Prostate cancer: Intuitive Surgical CEO Guthart on testing and “watchful waiting”

July 24, 2012 By Arezu Sarvestani Leave a Comment

Gary Guthart Intuitive Surgical robot assisted surgery

Intuitive Surgical (NSDQ:ISRG) president & CEO Gary Guthart doesn’t believe in taking a passive approach to men’s health.

The increasingly heated conversation around the proper role of prostate cancer testing has played a big part in dragging down the market, which in turn has taken a toll on Intuitive’s numbers. But the debate can be framed rather simply from a patient perspective.

"I would rather know than not know," Guthart told MassDevice.com during an exclusive meeting at the medical device company’s Sunnyvale, Calif., headquarters yesterday. "The hear no evil, see no evil, speak no evil strategy doesn’t seem like a healthcare strategy to me."

The potential downsides of routine prostate cancer testing have gotten extra attention lately in light of the recent publication of a landmark study and a highly contested recommendation from a U.S. Preventative Services Task Force.

In May the USPSTF panel advised physicians against using a common prostate cancer screening tool, the PSA or prostate-specific antigen test, in monitoring men’s health over concerns about the dangers of aggressive treatment in patients who are asymptomatic and whose cancer may have remained neutral without intervention.

"Many people have a blind faith in early detection of cancer and subsequent aggressive medical intervention whenever cancer is found," American Cancer Society chief medical officer Dr.
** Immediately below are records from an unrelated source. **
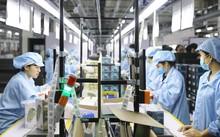 Quang Ninh mantiene estable la producción industrial en el contexto del covid-19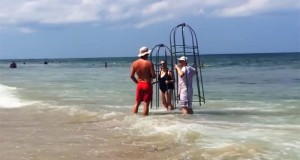 couple gets kicked off beach for using homemade shark cages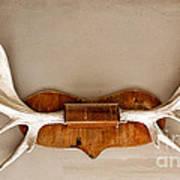 Mounted Elk Antlers Poster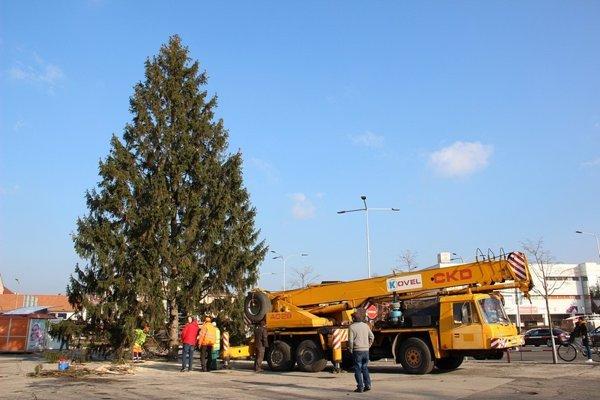 Vianočný strom v Malackách.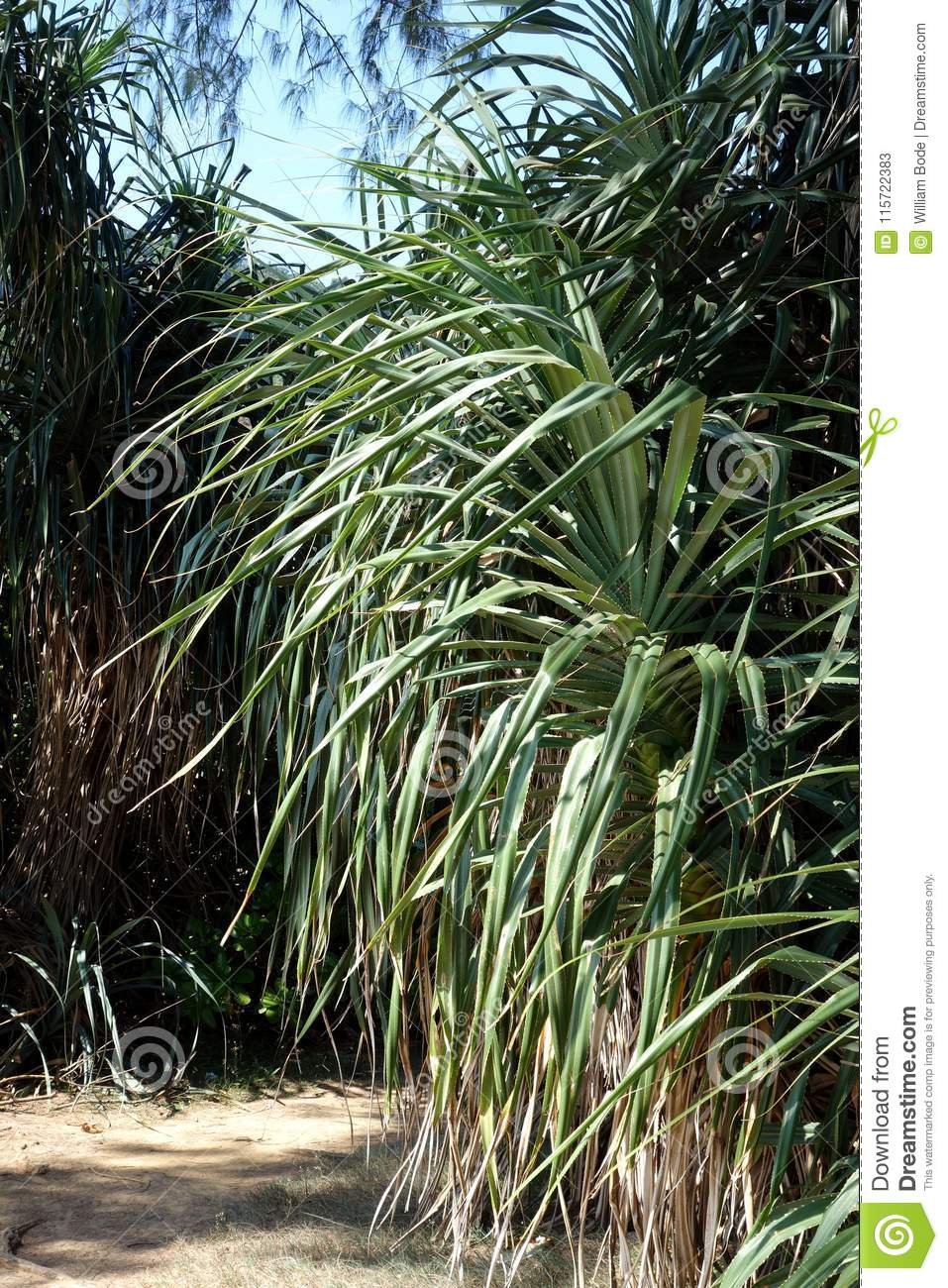 Tropical Palm Type Plant Pointy thin Leaf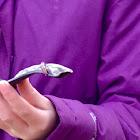 Field Slug
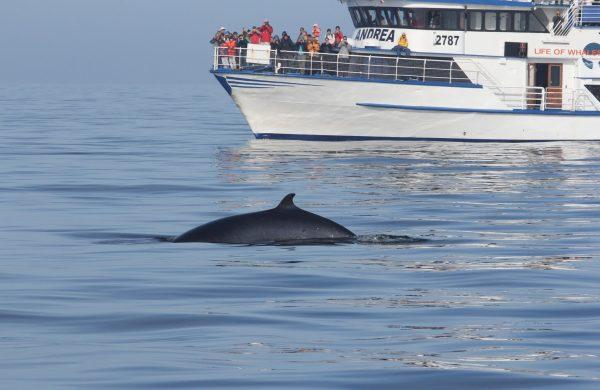 Groupe de personnes observant les baleines sur la bateau Andrea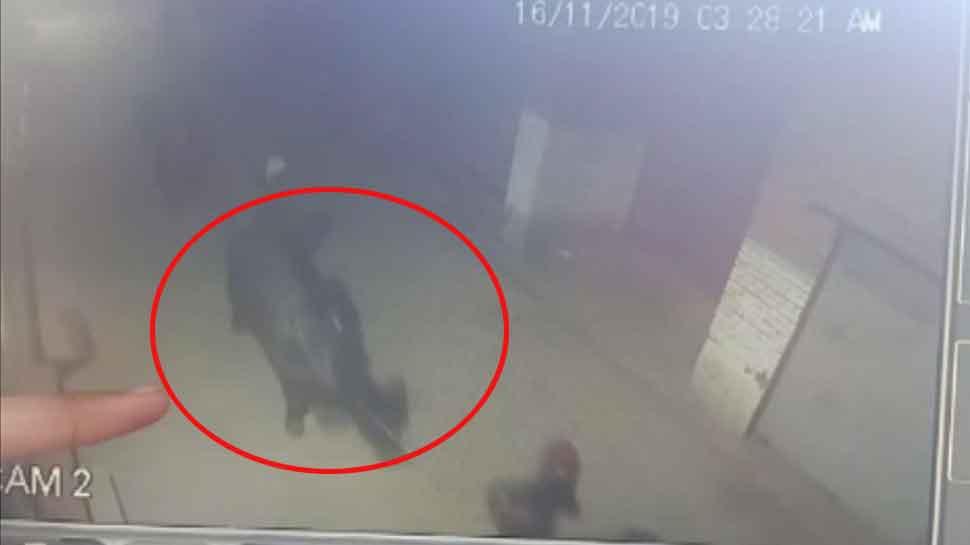 आजम खान के बाद अब चोरी हुई इस BJP नेता की दो भैंसें, CCTV में कैद हुए चोर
Otis Brawley wrote in an accompanying commentary on the panel’s decision. "There is little appreciation of the harms that screening and medical interventions can cause."
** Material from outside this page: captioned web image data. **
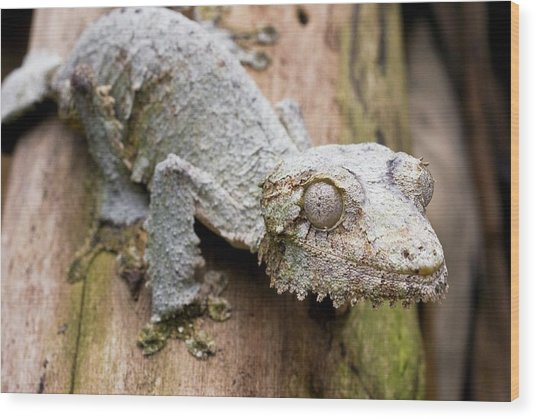 Mossy Leaftail Gecko On A Tree Wood Print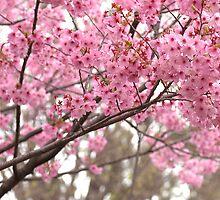 Sakura by Ryosuke Matsumoto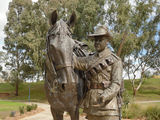 Picture relating to Tamworth - titled 'Waler Horse sculpture 2'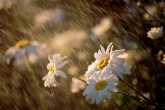 Wa11papers.ru_flowers_1600x1200_042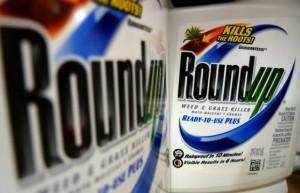 roundup-638x411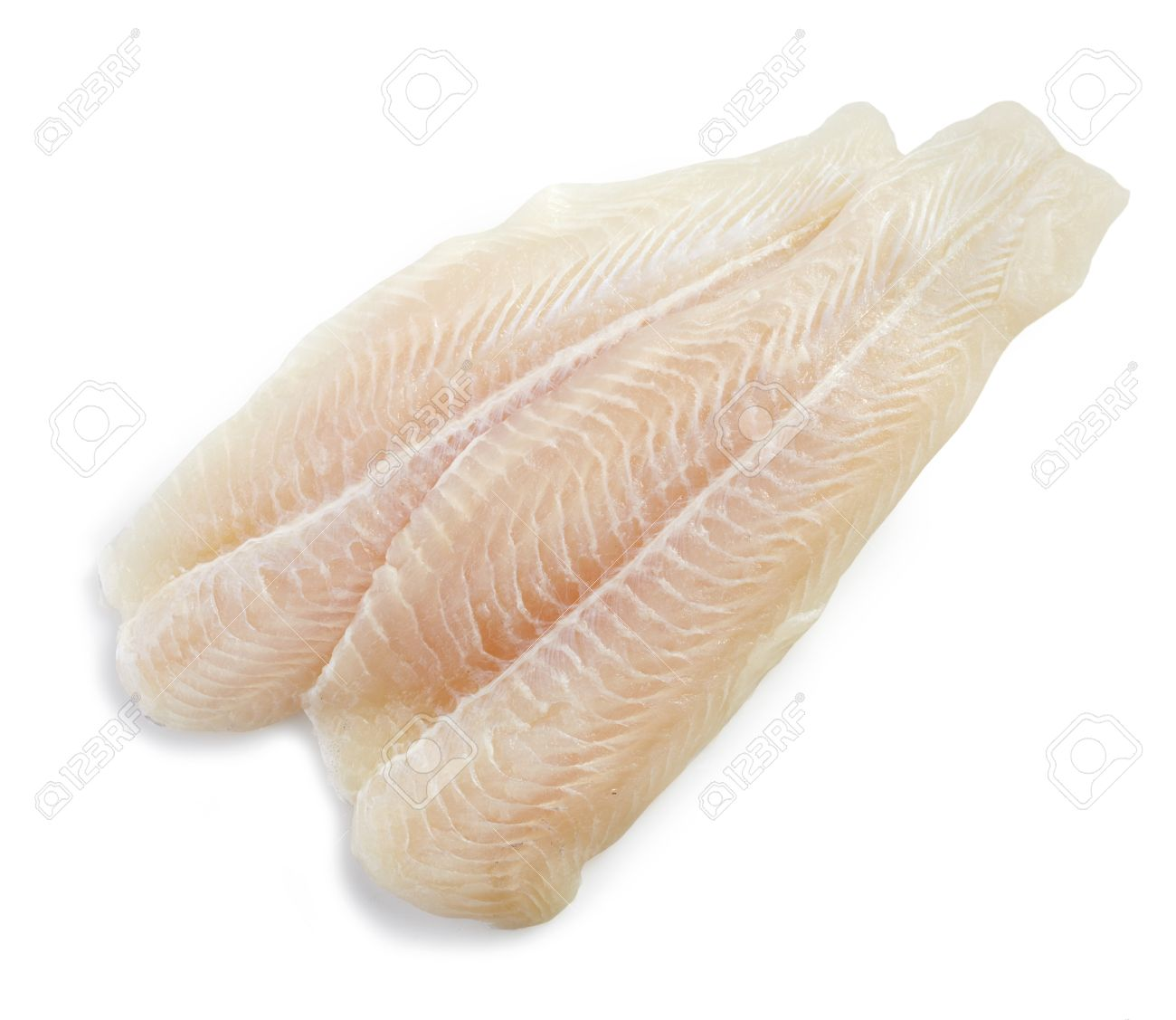 Fresh Raw Pangasius Fish Fillet On White Background Stock Photo Picture And Royalty Free Image Image 20106255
The guidance created outrage among several groups, including the Large Urology Group Practice Assn., which warned that "failing to detect cancer early will create a public health catastrophe in 5-10 years."

Although Intuitive Surgical doesn’t plan to play a big role in the public debate, the company’s stance is that testing is an important part of saving men’s lives.
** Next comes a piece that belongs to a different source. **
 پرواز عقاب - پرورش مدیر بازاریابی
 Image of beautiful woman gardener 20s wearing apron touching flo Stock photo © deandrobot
"Closing your eyes and hoping there’s not a problem is probably not a good strategy," Guthart told MassDevice.com yesterday. "Having an informed conversation with a caregiver … and a long conversation about what the possibilities are for you as a person – in terms of the aggressiveness of your disease and what your comfort level is with living with something versus not – I think that is the right approach. I think that’s true of my personal opinion and I think it’s true of Intuitive’s stance."

Earlier this month the the New England Journal of Medicine published a highly anticipated decade-long study comparing surgical prostate cancer treatment to "watchful waiting," the authors of which concluded that the surgical approach “may be neither necessary nor effective” for men diagnosed with early stages of prostate cancer.

Researchers followed more than 730 men for an average of 10 years, concluding that low-risk patients who underwent radical prostatectomy were about 3% more likely to survive than men under the "wait and see" arm of the trial, regardless of age, race, comorbidity, health status or histology.

The timing of the trial and the release of the USPSTF recommendation combined may have taken an extra toll on the prostatectomy market, in which Intuitive Surgical has become the preferred option.

ISRG shares have taken a beating since the company reported softness in its da Vinci robot-assisted prostatectomy procedures during the 2nd quarter. Shares, which opened at $553.58 the morning prior to the earnings release, have since lost 14.7%, trading around $472.17 as of about 1:45 p.m. today.

"When there’s a big push like this, in the past we’ve seen people move toward active surveillance," Guthart told us. "It comes back over time."

Roughly speaking, about a third of patients who opt for "watchful waiting" stay with it, he added. Another third see their disease progress to the point of requiring intervention and the remaining third get tired of waiting and decide on more aggressive treatment.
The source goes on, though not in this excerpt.